After the accident that stole Bucky's ability to fight, Dugan contacted him. He'd had moved on to different trainers at that point, but Dugan had tracked him down anyway. His father had died, and he had inherited the gym and needed a partner. Dum Dum had palled around with Bucky many times over the years, and while he'd always known how well Bucky could fight, he also had a sense that he'd be able to train as well. He invited him on for a probationary period, just to see Bucky work hands-on with someone, and then Bucky ended up putting in capital, so he co-owned the gym.
Bucky adored his job at the gym, training fighters, and now, at twenty-six, he loved the fact that he didn't have to answer to anyone else. Becca was sixteen now, old enough to take care of herself when she needed to, but she was more than welcome down at the gym. And not only was Dum Dum a good friend of Bucky's, Becca looked at him like another brother.
Because Bucky had been a fighter in his youth, he had a prideful feeling knowing his sister had also taken up fighting, even if it had started as a way for her to blow off steam. She did it when she was upset about something, mostly, but Bucky was the one who trained her, and she spent most of her time fighting with either Dugan, Natasha, or Clint.
Even though his circle pretty much revolved around Dugan, Natasha, Clint, and a handful of friends, mostly his employees, there was one person Bucky missed. It didn't matter how good his life was or how many friends he had; he would always regret losing contact with Steve.

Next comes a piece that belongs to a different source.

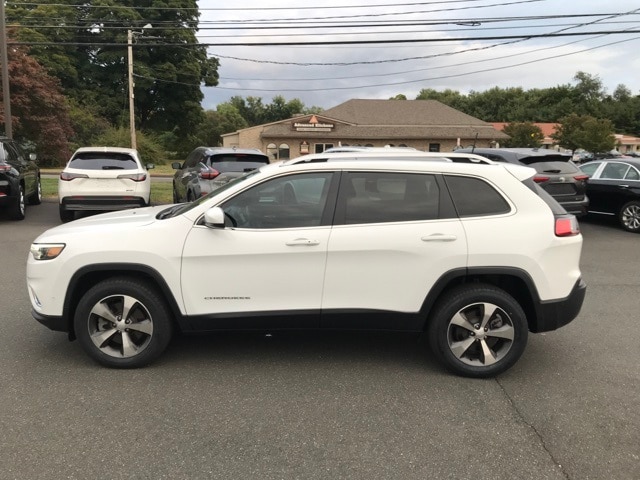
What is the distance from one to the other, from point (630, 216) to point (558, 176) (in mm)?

Bucky had met Steve Rogers back when he was a sophomore in high school, when Steve was just a scrawny little thing who had something against the world and felt like he had something to prove. And then, when he hit eighteen, he had a growth spurt to end all others. He was probably Bucky's best friend in the entire world - except for Clint and Natasha - and, after getting his growth spurt, he would come down to the gym and he and Bucky would train together.
But Steve had a really bad habit - he hated bullies. And sure, hating bullies wasn't exactly a bad thing, but even when he was just skin and bones, he had an Irish temper and the courage of a lion, but not the body to match. Bucky had spent the next few years getting Steve out of trouble when he inevitably got himself into it.
Steve and Bucky were split up once Steve turned eighteen, because he had decided he wanted to enlist in the Army. Steve felt a duty to fight for the United States, just as his father before him. He was shipped to an Army base on the other side of the world, and while they kept in touch with each other the first year or so, life ended up getting in the way and they lost contact with one another.
Bucky had spent the years after regretting he had let go so easily, but he didn't know how to fix it.
Out of the friends he had now, Bucky's friendship with Natasha was the one he valued the most. He loved her so much, but in a familial way. They had tried dating many years ago, but found they were much better friends than lovers - that had been just plain weird. Now, Natasha was pretty much like another sister, and wasn't afraid of telling him when she thought he was being a jackass.
Bucky fondly referred to her as the sister he never wanted.
And most of the time, he understood what Natasha was telling him and why she was saying it. While Natasha had gone through her own trials and tribulations, she didn't have a background in all the horrors that Bucky went through foster care, but she knew a lot of people. It also helped that she worked at a teen depression hotline in college and was damn good at it. Even now, she had a newly procured PhD in psychology and wanted to do something in that field because she wanted to help people. That's what was important to her - even if she did try to shrink Bucky more times than he'd like.